**SET EXERCISE 1:** In the Meier Skis text, rewrite everything from "Matt Cudmore is" down to "of Meier Skis.", putting "fellow" in place of "dude".
**SET EXERCISE 2:** According to the Meier Skis text, what did Matt do along the way to Glenwood Springs? List each one.
**SET EXERCISE 3:** In the Meier Skis text, how much did Matt charge friends for each new pair of skis?

**TEXT BLOCK:**
◆ ◆ ◆ ◆ ◆

There is real – in the put your hands on it, bang it around, send it down a mountain, solid kind of way. And there is genuine, in the identifiable, yet you can’t quite describe it kind of way. You just know it when you see it.

Matt Cudmore is that guy. His solid 6’2” frame indicates the gritty, built-to-last, Rocky Mountain dude that he is. His smile hints to the way of a man who gives more than he will ever take and who lives not by any particular code, but simply by choosing his path, working hard and surrounding himself with good people. This is the heart of Meier Skis.


Raised in the northern reaches of Idaho, Matt now makes his home at the confluence of the Colorado and Roaring Fork Rivers in the town of Glenwood Springs, Colorado. It’s the kind of place where you imagine raising a family. Friendly and picturesque, you know most everyone by name – and if you don’t, you still smile and chat as if you do. It’s the kind of place that when you decide to go all in and start building skis out of your one-car garage, that friends and neighbors have your back. 

The path to Glenwood Springs for Matt and his wife Rosie, took them from Idaho to Montana to Tulsa, Oklahoma. Along the way, Matt studied architecture, built houses, became a certified flight mechanic, and received his pilots license, which he paid for in trade with a handshake and a promise of snowboard lessons for life for his flight instructor. 


Once back in the familiar surrounds of western snowcapped peaks, the itch to build a pair of skis set in. Working out of his tiny one car garage with wood purchased right off the rack at Lowes, Matt produced the first pair of what would become Meier skis. There was no turning back from there. Glenwood’s local mountain resort, Sunlight Mountain became the backyard testing ground for Meier Skis. Even in the summer when Matt worked cutting trees and clearing trails on the mountain in exchange for ski passes for his family, he considered it research on how he would build his next pair of skis to best handle Sunlight’s many powder stashes.  

Honing his skills with each new pair, which he sold to friends for $135, almost enough to cover the costs of his materials, Matt began developing a reputation for turning out quality, hand-built skis. Never satisfied with just what works today, Matt began incorporating beetle-kill pine into his core material. It’s a difficult wood to work with in terms of making skis and it took some time to find the right balance with the primary aspen core wood. But Matt found the sweet spot and emerged with a lightweight, high-performance ski made with 100% natural wood products harvested in Colorado. 


The commitment to utilizing Colorado harvested woods puts Meier Skis on the map with the Colorado Forest Products program, which raises awareness about Colorado forests and wood products industry. By using Colorado forest products to build Meier Skis, Matt and his team are helping to provide jobs and boost local economies, and are doing their part to make Colorado forests a better place and more sustainable for the future.

◆ ◆ ◆ ◆ ◆

**MATERIAL PROVIDED:**
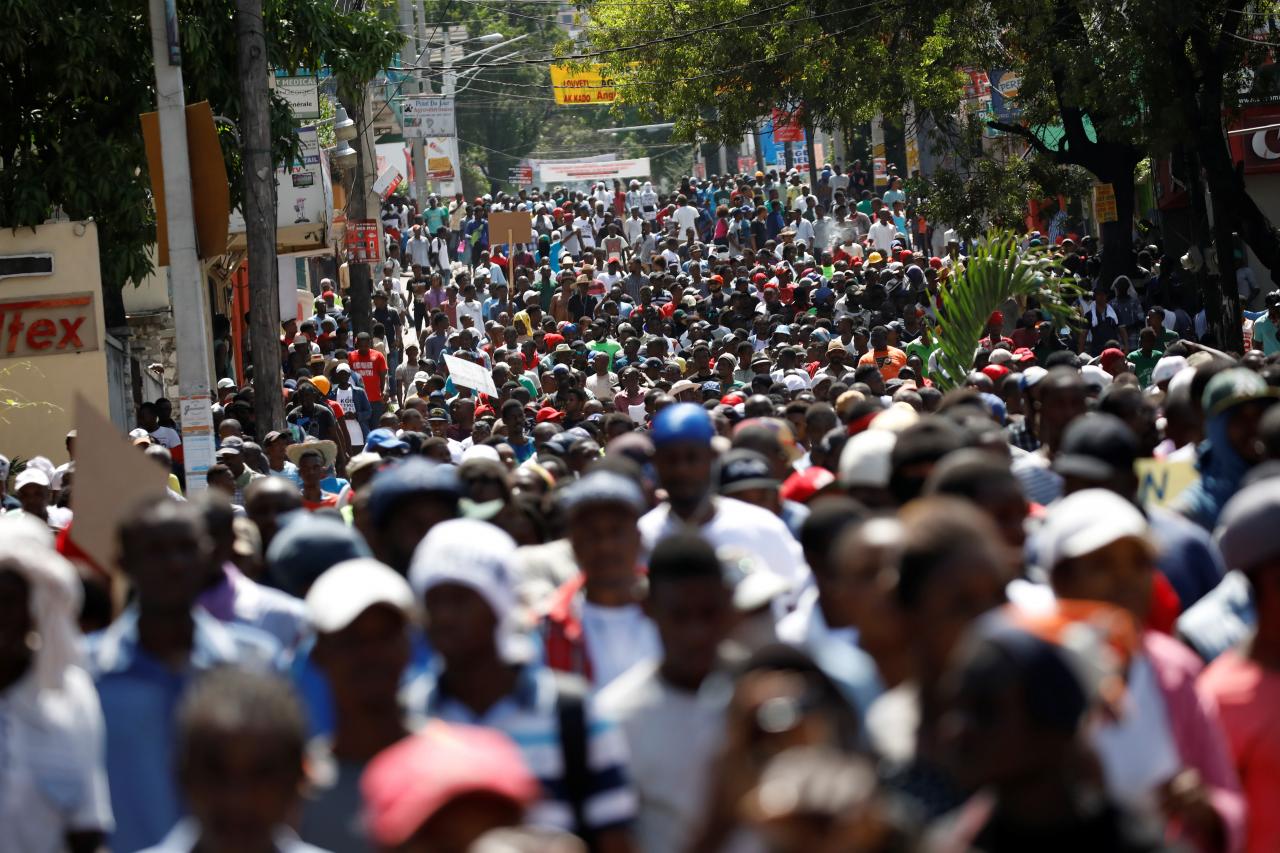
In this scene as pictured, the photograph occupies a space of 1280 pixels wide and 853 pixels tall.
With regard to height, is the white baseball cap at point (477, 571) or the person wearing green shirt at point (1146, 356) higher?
the white baseball cap at point (477, 571)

◆ ◆ ◆ ◆ ◆

**FINAL ANSWER 1:**
Matt Cudmore is that guy. His solid 6’2” frame indicates the gritty, built-to-last, Rocky Mountain fellow that he is. His smile hints to the way of a man who gives more than he will ever take and who lives not by any particular code, but simply by choosing his path, working hard and surrounding himself with good people. This is the heart of Meier Skis.

**FINAL ANSWER 2:**
- Studied architecture
- Built houses
- Became a certified flight mechanic
- Received his pilot's license

**FINAL ANSWER 3:** $135